Po godzinie zbierania się do
wyjścia, i po drugiej godzinie drogi, znaleźliśmy się w wielkim centrum
handlowym. Nie wiedzieliśmy czego dokładniej szukamy , więc odwiedzaliśmy każdy
sklep po kolei. Nikt nie zwracał większej uwagi na obecność Cristiano Ronaldo,
z czego byłam bardzo zadowolona.
Doszliśmy właśnie do sklepu z
odzieżą damską, i tu Cris uparł się żebym przymierzyła jedną z sukienek
znajdujących się na wystawie. Z początku nie byłam co do tego przekonana, ale
nie chcąc się z nim kłócić na środku sklepu, zrobiłam to o co prosił. Co mnie zdziwiło po założeniu sukienka nawet mi
się podobała. Wyszłam z przymierzalni by pokazać się mojemu chłopakowi.

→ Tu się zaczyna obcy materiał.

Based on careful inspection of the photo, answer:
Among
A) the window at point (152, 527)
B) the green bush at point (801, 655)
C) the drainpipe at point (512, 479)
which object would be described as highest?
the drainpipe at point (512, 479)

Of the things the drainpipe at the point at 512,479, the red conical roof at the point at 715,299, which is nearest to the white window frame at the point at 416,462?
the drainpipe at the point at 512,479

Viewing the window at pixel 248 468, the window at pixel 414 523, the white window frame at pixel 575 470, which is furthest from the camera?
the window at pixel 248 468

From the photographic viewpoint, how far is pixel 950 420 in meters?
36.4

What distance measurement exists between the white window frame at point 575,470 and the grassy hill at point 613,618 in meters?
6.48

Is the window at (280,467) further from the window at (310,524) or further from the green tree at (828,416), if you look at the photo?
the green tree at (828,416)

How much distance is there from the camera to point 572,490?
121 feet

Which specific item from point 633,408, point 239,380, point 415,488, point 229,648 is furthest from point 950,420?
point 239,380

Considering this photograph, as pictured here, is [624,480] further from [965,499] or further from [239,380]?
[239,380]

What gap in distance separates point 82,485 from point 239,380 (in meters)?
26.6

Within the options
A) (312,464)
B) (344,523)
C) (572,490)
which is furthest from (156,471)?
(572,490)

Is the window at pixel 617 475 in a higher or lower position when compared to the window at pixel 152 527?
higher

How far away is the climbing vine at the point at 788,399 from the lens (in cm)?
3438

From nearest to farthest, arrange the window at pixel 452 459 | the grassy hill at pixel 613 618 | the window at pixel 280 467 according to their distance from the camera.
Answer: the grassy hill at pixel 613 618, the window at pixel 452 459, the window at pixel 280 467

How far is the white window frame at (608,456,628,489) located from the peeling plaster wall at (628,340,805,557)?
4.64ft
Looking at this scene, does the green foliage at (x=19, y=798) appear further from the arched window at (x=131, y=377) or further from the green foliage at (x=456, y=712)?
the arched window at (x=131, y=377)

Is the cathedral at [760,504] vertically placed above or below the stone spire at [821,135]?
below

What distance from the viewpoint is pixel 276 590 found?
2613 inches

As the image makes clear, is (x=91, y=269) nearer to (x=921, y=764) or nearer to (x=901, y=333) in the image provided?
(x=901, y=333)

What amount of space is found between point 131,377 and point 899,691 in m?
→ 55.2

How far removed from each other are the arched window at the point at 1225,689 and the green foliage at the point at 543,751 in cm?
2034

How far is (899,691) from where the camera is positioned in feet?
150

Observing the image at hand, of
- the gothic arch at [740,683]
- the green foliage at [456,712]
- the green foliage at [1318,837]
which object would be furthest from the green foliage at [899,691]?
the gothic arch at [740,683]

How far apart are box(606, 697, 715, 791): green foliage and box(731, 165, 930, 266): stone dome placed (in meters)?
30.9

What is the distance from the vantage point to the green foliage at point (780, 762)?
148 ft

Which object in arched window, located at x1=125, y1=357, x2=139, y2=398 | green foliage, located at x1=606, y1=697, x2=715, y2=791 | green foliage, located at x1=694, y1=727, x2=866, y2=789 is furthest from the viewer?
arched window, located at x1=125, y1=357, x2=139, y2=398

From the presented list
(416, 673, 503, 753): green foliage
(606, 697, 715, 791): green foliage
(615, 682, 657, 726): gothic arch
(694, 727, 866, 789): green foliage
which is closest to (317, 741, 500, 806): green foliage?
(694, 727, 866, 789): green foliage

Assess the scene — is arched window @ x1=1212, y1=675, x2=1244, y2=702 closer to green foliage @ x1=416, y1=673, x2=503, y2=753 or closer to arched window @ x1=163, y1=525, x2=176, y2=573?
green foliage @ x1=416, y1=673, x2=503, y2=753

-Pięknie wyglądasz- skomentował krótko
-Dzięki- ostatecznie kupiłam
sobie tę sukienkę i kilka bluzeczek .
-To teraz możemy iść na te
obiecane lody.
-Dobra. Ja chcę truskawkowe-
zakomunikowałam, gdy ten poszedł złożyć zamówienie.
-Proszę- postawił przede mną
pucharek z lodami- wiesz ja muszę iść coś załatwić. Poczekaj tutaj na mnie.

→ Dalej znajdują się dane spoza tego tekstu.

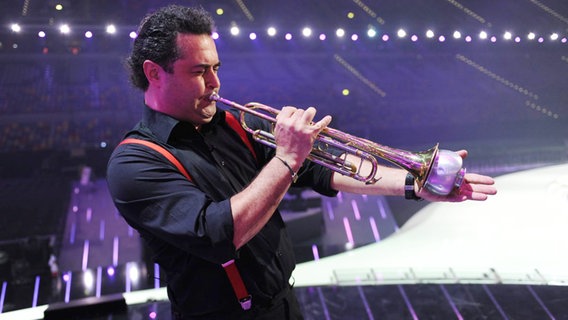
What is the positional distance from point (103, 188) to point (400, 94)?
7.66 meters

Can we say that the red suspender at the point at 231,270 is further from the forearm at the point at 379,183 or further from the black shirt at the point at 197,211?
the forearm at the point at 379,183

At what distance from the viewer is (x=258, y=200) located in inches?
53.3

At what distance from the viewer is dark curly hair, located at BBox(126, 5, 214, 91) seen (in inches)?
61.1

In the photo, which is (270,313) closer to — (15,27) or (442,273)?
(442,273)

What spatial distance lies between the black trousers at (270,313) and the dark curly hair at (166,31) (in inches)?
32.3

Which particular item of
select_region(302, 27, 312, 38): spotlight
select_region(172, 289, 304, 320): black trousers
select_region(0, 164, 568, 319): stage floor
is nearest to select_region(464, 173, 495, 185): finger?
select_region(172, 289, 304, 320): black trousers

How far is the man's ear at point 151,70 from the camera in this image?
159 cm

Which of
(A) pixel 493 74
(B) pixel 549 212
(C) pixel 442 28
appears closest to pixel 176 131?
(B) pixel 549 212

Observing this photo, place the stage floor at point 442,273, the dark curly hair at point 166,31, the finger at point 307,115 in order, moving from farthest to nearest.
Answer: the stage floor at point 442,273 < the dark curly hair at point 166,31 < the finger at point 307,115

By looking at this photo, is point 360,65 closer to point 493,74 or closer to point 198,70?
point 493,74

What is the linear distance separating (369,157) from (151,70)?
80cm

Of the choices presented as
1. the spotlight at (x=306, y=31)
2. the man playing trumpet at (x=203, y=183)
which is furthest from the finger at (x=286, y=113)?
the spotlight at (x=306, y=31)

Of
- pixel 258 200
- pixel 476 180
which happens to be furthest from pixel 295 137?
pixel 476 180

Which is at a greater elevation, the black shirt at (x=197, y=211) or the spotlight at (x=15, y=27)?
the spotlight at (x=15, y=27)
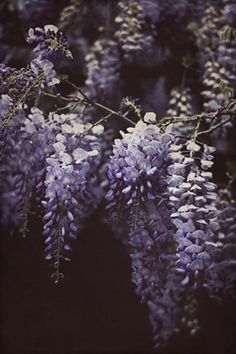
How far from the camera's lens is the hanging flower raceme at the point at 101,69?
2.27 m

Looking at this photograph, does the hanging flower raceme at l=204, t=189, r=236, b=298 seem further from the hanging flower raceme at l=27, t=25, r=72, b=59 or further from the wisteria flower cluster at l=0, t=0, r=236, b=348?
the hanging flower raceme at l=27, t=25, r=72, b=59

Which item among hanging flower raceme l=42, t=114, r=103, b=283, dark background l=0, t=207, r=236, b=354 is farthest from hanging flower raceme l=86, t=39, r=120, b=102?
hanging flower raceme l=42, t=114, r=103, b=283

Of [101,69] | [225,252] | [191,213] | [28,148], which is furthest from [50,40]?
[225,252]

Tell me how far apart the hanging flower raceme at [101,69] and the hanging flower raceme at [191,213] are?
2.97 feet

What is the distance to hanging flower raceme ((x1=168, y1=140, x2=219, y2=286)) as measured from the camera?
1373 mm

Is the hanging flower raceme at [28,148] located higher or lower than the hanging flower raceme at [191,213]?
higher

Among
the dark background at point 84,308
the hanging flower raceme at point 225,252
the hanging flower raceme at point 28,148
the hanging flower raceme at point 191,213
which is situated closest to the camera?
the hanging flower raceme at point 191,213

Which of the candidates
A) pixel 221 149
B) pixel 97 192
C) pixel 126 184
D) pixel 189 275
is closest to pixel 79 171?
pixel 126 184

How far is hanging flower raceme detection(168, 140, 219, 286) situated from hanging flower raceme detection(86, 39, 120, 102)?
91cm

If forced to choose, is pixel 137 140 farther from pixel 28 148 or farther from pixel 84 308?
pixel 84 308

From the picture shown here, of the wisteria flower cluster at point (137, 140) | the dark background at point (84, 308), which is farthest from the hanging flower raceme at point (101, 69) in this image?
the dark background at point (84, 308)

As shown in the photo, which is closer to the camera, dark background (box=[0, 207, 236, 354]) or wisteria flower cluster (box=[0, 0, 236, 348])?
wisteria flower cluster (box=[0, 0, 236, 348])

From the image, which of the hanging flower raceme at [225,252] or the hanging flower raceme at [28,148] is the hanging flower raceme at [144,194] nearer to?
the hanging flower raceme at [28,148]

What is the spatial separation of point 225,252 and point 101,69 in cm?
96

Nie wiedziałam co było takie
ważne że zostawił mnie tutaj samą . siedziałam i przyglądałam się innym ludziom
którzy siedzieli w kawiarni były to
głównie zakochane pary i rodziny z dziećmi. Zastanawiałam się czy my z Crisem
też moglibyśmy taką stworzyć w przyszłości.
Po ok. 20 minutach powróciło mnie
mój książę, jednak nie chciał mi wyjawić co było takie ważne, że mnie zostawił.
Po następnej godzinie znaleźliśmy się z
powrotem w hotelu.
Zbliżał się już wieczór, a Cris
oznajmił mi, żebym założyła tą nową sukienkę bo wieczorem idziemy do jego mamy.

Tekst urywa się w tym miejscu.